I certainly feel that it exacts its toll on us. My family still feels as if it has had its heart ripped out. We are geting to OK, but if we feel like this, with each other for support and love, I just wonder how the WAS feels if and when they wake up?
Angelica, Years ago, people didn't live quite as long as we do today and that's why you didn't hear more about mlc. If it happened, it was kept very hush, hush and/or swept under the carpet. People didn't talk about it the way they do now.
BTW, I'm sure that there were many in those centuries that were having some issues too.
How do the WAS feel when they wake up? Exactly the way we are feeling when this whole thing goes down.
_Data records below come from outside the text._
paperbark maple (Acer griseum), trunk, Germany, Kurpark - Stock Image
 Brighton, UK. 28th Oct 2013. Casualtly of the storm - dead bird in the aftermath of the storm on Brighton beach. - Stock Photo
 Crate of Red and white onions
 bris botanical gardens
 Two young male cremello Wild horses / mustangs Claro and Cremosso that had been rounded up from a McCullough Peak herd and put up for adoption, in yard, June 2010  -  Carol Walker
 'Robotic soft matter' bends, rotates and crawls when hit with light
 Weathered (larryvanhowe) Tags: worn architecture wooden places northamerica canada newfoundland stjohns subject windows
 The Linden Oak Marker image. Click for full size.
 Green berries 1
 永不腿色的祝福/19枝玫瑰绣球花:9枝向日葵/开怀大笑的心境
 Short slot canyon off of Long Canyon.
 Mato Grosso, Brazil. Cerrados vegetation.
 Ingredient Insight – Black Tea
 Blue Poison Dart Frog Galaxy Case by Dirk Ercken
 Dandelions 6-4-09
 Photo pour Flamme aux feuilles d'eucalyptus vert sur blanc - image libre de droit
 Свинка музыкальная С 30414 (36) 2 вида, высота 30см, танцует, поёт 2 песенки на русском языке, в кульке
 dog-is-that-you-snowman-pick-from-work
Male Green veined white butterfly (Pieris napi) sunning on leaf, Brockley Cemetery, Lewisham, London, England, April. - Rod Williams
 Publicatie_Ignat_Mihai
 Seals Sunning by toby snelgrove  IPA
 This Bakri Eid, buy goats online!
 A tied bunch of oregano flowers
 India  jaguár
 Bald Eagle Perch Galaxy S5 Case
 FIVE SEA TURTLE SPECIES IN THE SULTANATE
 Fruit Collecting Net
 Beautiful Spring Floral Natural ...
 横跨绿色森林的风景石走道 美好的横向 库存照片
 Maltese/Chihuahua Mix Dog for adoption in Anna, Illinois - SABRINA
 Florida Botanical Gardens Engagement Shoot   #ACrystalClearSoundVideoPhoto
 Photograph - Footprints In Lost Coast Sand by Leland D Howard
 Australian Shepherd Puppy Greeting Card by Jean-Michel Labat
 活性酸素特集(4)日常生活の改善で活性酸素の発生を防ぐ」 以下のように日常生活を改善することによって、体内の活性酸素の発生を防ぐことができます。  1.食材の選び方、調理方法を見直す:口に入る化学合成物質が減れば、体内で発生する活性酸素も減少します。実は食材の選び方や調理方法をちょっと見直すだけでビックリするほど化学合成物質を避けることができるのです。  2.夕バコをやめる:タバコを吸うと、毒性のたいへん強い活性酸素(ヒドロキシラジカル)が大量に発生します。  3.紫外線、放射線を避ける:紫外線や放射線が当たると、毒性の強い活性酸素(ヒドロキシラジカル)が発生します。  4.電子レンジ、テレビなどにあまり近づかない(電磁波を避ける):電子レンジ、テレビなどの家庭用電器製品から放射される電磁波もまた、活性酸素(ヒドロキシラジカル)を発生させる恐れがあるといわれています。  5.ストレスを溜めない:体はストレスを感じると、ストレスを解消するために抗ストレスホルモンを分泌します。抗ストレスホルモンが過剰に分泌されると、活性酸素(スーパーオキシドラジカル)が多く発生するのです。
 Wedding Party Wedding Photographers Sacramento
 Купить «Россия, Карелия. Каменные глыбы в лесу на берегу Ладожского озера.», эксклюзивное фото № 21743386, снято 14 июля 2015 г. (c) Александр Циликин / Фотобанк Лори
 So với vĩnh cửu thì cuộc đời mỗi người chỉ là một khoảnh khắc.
You see, we are educating ourselves right now, finding ways to cope and heal as much as possible. The WAS isn't doing any of that for a long time. They are too busy being angry and playing w/self-medication. Eventually the tides will turn and they will feel exactly how we do today. I've seen this in several cases and believe me, it's much harder on them when reality comes knocking on the door at wake up time. By that time, we are settled, some what healed and are starting to enjoy life once again.
Sit quietly, the answers will reveal themselves when you least expect them to. The past is gone, the present is a gift and you need to focus on today, allow the future to reveal itself when it is ready.